MAINE SUPREME JUDICIAL COURT Reporter of Decisions Decision: 2021 ME 64 Docket: Yor-21-74 Argued: October 5, 2021 Decided: December 23, 2021
Panel: STANFILL, C.J., and MEAD, GORMAN, JABAR, HUMPHREY, HORTON, and CONNORS, JJ.
ESTATE OF MARION SPRAGUE
v.
BANKERS LIFE AND CASUALTY COMPANY
JABAR, J.
[¶1] The Estate of Marion Sprague (Estate) appeals from a summary
judgment in which the court (York County, Fritzsche, A.R.J.) concluded that the
Estate’s complaint against Bankers Life and Casualty Company (Bankers Life)

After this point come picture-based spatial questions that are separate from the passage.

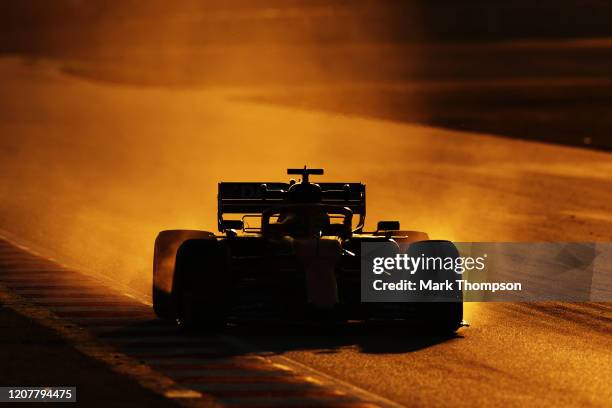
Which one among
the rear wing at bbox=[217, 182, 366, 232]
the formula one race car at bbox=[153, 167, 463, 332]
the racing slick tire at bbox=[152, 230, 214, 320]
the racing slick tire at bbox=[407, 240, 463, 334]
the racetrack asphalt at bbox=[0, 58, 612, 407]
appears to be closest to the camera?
the racetrack asphalt at bbox=[0, 58, 612, 407]

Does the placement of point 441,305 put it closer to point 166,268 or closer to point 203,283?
point 203,283

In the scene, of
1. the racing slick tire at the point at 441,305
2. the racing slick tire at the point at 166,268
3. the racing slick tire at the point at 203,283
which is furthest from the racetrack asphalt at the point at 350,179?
the racing slick tire at the point at 166,268

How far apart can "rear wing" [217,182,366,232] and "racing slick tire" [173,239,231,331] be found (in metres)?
2.58

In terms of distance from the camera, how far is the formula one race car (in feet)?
77.5

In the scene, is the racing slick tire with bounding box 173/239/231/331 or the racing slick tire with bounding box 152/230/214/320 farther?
the racing slick tire with bounding box 152/230/214/320

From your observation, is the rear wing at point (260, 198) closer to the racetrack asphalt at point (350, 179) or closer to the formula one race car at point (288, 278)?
the formula one race car at point (288, 278)

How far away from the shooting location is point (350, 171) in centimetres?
5159

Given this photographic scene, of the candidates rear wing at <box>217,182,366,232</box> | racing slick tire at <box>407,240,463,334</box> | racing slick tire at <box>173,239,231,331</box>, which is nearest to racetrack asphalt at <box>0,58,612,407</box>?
racing slick tire at <box>407,240,463,334</box>

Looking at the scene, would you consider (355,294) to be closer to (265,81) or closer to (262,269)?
(262,269)

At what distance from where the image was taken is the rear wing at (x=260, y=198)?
87.5 ft

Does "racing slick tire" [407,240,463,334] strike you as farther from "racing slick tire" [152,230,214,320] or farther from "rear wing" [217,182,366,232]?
"racing slick tire" [152,230,214,320]

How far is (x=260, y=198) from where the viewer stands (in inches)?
1050

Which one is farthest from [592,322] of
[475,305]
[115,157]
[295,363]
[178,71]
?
[178,71]

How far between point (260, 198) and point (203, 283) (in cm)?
321
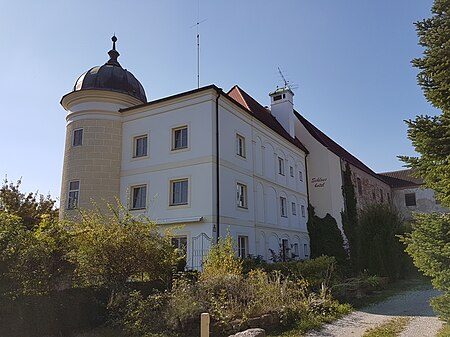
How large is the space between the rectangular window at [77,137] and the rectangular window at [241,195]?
30.0ft

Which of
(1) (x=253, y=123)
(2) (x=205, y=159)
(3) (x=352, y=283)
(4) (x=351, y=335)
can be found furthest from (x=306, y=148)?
(4) (x=351, y=335)

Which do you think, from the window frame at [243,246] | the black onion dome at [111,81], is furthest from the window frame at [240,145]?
the black onion dome at [111,81]

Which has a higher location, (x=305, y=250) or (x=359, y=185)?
(x=359, y=185)

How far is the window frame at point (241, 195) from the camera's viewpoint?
20900 mm

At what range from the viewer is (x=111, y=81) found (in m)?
22.2

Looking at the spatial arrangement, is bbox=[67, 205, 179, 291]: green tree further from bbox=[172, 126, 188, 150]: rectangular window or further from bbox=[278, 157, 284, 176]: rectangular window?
bbox=[278, 157, 284, 176]: rectangular window

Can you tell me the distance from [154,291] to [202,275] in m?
1.57

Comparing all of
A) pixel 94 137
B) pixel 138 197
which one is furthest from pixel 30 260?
pixel 94 137

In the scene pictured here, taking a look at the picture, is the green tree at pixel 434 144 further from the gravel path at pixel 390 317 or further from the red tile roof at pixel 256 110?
the red tile roof at pixel 256 110

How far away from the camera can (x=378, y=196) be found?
136ft

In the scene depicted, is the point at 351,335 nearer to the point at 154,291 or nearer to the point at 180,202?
the point at 154,291

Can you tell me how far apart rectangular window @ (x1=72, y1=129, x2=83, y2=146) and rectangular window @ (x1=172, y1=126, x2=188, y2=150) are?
214 inches

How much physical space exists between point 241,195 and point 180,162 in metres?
3.98

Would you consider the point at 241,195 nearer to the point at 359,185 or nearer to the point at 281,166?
the point at 281,166
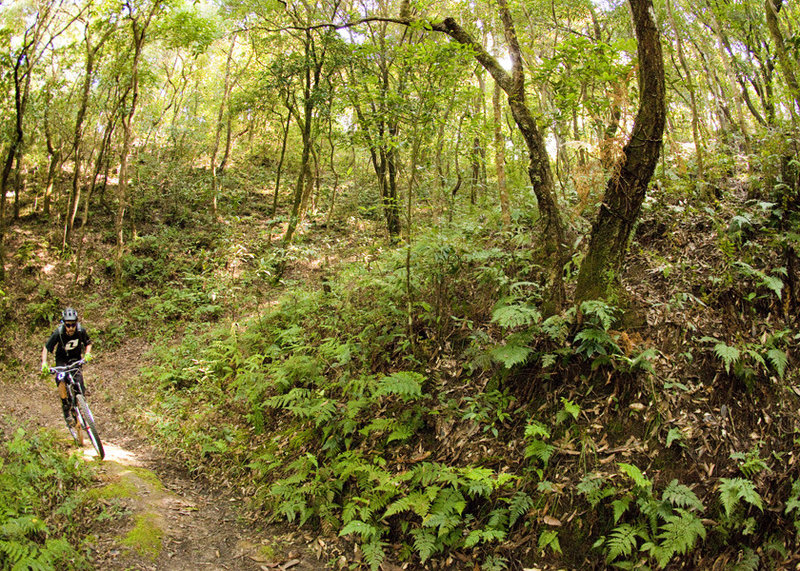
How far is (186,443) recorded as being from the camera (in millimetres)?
7434

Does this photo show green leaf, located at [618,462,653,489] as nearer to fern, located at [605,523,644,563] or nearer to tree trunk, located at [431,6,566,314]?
fern, located at [605,523,644,563]

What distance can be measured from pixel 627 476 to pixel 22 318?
49.2 ft

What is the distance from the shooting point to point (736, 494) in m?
3.93

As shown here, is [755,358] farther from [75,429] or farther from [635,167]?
[75,429]

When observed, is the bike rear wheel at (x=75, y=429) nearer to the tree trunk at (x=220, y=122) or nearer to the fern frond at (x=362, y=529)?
the fern frond at (x=362, y=529)

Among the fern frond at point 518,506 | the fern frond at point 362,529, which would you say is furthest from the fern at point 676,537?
the fern frond at point 362,529

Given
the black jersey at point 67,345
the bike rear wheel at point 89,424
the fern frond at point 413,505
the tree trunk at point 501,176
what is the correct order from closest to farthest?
the fern frond at point 413,505 → the bike rear wheel at point 89,424 → the black jersey at point 67,345 → the tree trunk at point 501,176

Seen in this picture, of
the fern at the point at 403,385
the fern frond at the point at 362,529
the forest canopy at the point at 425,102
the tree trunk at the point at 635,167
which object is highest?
the forest canopy at the point at 425,102

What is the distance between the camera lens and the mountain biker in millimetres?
6738

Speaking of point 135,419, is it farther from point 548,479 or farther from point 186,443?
point 548,479

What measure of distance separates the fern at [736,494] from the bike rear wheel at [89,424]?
24.3 ft

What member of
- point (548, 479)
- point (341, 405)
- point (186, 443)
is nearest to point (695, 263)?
point (548, 479)

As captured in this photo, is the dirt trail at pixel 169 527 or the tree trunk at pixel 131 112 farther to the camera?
the tree trunk at pixel 131 112

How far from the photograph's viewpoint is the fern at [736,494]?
3.79 metres
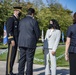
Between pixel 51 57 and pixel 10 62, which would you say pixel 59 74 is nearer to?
pixel 51 57

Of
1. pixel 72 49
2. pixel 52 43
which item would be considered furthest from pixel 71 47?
pixel 52 43

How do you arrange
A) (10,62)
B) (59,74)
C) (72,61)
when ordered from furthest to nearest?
(59,74)
(10,62)
(72,61)

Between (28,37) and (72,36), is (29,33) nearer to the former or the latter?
(28,37)

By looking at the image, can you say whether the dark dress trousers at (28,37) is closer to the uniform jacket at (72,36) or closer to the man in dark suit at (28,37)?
the man in dark suit at (28,37)

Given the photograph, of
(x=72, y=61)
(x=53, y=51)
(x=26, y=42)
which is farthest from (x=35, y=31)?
(x=72, y=61)

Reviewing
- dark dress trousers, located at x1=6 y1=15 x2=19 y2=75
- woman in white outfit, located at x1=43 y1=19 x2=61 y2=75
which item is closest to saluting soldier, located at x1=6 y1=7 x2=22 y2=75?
dark dress trousers, located at x1=6 y1=15 x2=19 y2=75

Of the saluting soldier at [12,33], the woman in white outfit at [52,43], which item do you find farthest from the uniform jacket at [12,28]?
the woman in white outfit at [52,43]

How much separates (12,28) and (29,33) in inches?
24.3

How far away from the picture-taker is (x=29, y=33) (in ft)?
25.2

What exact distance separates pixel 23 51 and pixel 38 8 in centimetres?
4992

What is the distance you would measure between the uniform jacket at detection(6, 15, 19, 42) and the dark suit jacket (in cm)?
36

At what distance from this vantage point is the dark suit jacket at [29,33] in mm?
7660

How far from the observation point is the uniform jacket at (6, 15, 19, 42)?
802 centimetres

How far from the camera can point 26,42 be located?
302 inches
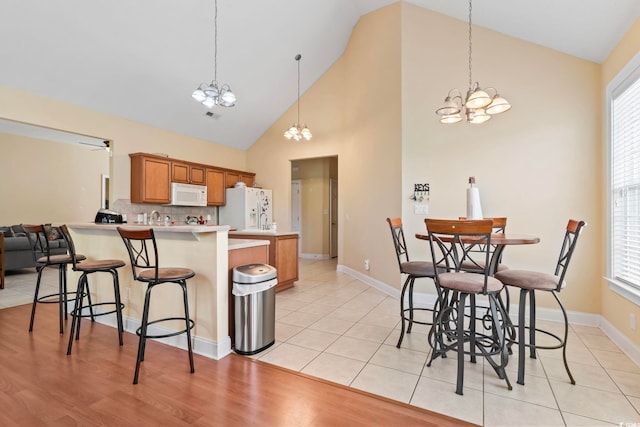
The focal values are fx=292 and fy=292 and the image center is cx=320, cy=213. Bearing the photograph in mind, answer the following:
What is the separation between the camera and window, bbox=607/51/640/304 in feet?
7.93

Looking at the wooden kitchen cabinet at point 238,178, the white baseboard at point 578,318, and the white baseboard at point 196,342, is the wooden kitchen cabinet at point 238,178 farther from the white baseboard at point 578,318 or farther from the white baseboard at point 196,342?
the white baseboard at point 196,342

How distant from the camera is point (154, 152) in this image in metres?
5.36

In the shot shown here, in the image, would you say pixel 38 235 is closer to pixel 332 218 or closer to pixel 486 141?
pixel 486 141

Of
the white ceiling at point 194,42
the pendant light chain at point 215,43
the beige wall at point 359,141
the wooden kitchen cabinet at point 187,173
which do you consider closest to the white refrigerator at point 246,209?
the beige wall at point 359,141

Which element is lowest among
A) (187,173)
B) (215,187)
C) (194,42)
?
(215,187)

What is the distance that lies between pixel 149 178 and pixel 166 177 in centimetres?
33

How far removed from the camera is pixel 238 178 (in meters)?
6.88

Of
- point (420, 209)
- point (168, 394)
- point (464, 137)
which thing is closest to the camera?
point (168, 394)

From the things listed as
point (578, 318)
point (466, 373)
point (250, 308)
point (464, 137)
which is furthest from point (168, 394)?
point (578, 318)

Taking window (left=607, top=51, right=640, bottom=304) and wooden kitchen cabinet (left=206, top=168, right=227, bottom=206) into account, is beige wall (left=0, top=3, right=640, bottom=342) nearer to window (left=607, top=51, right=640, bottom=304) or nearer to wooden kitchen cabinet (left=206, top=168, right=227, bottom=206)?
window (left=607, top=51, right=640, bottom=304)

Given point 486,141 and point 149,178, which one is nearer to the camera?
point 486,141

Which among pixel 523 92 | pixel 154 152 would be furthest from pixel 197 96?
pixel 523 92

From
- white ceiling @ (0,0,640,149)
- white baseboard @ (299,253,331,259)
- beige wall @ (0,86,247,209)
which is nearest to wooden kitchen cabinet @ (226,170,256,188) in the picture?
beige wall @ (0,86,247,209)

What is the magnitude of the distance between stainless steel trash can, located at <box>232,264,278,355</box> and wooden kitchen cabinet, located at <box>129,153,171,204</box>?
340 cm
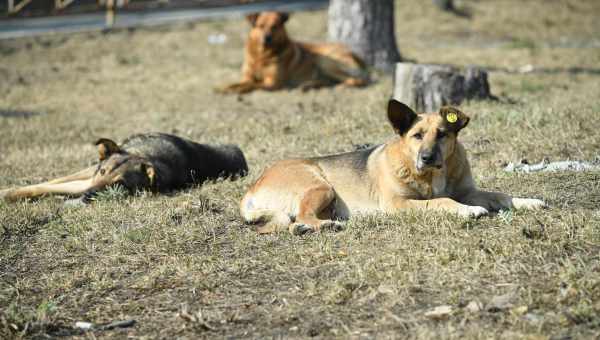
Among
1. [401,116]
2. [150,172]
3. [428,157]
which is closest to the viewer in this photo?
[428,157]

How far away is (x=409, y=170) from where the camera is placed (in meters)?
6.41

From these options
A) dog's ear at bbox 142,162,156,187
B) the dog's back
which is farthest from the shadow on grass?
dog's ear at bbox 142,162,156,187

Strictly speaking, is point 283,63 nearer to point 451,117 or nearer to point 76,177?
point 76,177

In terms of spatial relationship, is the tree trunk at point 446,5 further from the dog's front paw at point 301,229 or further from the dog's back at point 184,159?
the dog's front paw at point 301,229

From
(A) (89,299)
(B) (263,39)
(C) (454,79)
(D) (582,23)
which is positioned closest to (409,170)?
(A) (89,299)

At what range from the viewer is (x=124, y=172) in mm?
8430

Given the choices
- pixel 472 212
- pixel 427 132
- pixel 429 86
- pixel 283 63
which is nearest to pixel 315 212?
pixel 427 132

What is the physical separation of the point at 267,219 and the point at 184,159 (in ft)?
7.92

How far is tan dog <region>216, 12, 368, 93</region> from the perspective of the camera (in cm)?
1427

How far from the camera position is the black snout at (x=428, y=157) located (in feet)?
19.7

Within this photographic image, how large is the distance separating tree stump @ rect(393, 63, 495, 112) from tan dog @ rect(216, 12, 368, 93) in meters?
3.34

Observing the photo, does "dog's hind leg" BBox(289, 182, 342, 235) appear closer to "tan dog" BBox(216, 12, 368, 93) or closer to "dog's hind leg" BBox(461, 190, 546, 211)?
"dog's hind leg" BBox(461, 190, 546, 211)

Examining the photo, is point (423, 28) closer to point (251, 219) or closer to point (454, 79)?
point (454, 79)

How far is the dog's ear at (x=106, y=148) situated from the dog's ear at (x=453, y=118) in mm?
4093
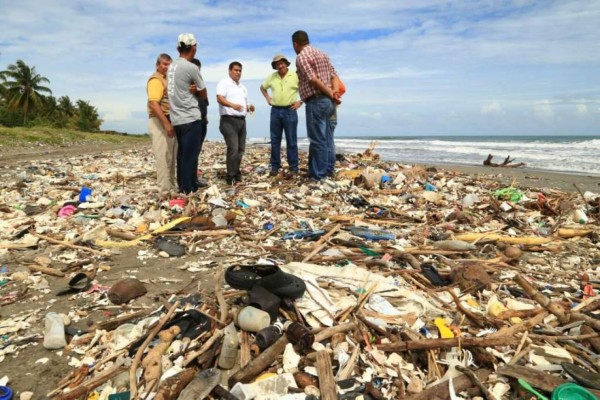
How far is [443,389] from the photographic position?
2018 millimetres

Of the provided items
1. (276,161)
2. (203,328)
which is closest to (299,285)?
(203,328)

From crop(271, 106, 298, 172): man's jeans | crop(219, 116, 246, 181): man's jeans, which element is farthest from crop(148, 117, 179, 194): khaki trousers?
crop(271, 106, 298, 172): man's jeans

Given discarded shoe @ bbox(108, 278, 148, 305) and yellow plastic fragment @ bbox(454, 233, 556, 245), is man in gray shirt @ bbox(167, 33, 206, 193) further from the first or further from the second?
yellow plastic fragment @ bbox(454, 233, 556, 245)

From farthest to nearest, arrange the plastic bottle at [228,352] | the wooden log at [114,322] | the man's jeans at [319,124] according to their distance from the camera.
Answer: the man's jeans at [319,124] → the wooden log at [114,322] → the plastic bottle at [228,352]

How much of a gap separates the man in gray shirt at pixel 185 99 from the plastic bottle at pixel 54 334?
361 centimetres

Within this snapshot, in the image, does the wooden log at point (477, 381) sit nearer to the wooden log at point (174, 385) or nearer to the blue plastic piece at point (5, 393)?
the wooden log at point (174, 385)

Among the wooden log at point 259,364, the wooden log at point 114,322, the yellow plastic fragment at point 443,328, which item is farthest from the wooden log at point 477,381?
the wooden log at point 114,322

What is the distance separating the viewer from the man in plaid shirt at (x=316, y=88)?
246 inches

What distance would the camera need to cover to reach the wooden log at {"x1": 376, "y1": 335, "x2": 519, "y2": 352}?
229 centimetres

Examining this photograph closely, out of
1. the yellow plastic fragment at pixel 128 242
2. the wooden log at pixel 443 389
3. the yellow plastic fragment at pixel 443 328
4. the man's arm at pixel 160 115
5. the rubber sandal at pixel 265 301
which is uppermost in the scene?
the man's arm at pixel 160 115

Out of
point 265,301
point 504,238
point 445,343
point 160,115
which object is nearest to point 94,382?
point 265,301

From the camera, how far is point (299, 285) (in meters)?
2.70

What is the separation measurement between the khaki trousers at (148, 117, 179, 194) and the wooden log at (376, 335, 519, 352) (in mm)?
4732

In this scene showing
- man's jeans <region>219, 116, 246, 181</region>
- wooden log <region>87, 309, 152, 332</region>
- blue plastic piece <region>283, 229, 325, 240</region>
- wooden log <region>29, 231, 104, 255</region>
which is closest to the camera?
wooden log <region>87, 309, 152, 332</region>
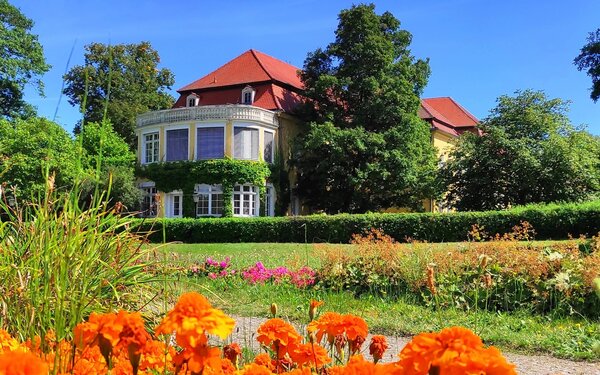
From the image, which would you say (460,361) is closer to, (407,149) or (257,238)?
(257,238)

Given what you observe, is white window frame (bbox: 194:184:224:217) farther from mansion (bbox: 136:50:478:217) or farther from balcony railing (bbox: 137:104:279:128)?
balcony railing (bbox: 137:104:279:128)

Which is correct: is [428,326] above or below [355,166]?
below

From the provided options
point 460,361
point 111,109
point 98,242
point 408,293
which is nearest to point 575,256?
point 408,293

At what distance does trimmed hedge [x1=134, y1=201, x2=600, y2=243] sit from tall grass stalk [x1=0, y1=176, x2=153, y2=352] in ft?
48.8

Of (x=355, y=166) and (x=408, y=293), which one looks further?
(x=355, y=166)

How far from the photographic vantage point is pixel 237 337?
16.7ft

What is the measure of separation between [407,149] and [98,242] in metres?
27.2

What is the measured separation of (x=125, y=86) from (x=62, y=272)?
1609 inches

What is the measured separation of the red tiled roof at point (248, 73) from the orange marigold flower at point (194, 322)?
105ft

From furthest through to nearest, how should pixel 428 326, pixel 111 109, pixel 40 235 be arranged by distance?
1. pixel 111 109
2. pixel 428 326
3. pixel 40 235

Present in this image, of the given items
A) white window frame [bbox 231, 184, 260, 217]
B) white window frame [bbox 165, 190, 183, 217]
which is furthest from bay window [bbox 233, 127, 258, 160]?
white window frame [bbox 165, 190, 183, 217]

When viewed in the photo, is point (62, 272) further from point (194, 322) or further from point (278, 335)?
point (194, 322)

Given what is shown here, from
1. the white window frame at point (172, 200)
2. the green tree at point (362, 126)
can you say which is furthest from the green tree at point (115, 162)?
the green tree at point (362, 126)

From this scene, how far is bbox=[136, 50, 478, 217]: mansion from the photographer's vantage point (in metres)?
29.7
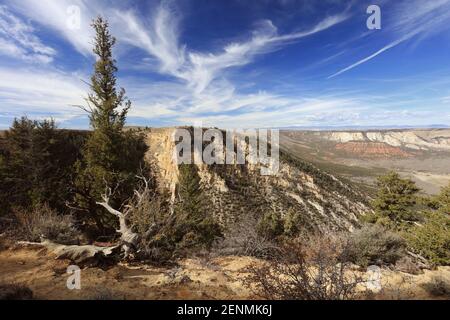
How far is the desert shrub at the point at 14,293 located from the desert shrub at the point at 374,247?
355 inches

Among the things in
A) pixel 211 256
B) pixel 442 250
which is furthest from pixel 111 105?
pixel 442 250

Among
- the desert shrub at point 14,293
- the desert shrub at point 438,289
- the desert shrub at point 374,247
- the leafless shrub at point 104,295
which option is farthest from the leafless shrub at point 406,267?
the desert shrub at point 14,293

for breach of a home health insurance contract was barred by virtue of the
expiration of the applicable limitations period. Because we agree with the
Estate that the undisputed facts establish that the limitations period had not
expired before the Estate filed suit, we vacate the judgment.
I. BACKGROUND
[¶2] The following facts are drawn from the parties’ supported
statements of material facts, viewed in the light most favorable to the Estate as 3
the nonprevailing party. See Bibeau v. Concord Gen. Mut. Ins. Co., 2021 ME 4, ¶ 2,
244 A.3d 712.
[¶3] In October 2009, Marion Sprague purchased a home health care
insurance policy from Bankers Life. The policy includes an “Amendment Rider”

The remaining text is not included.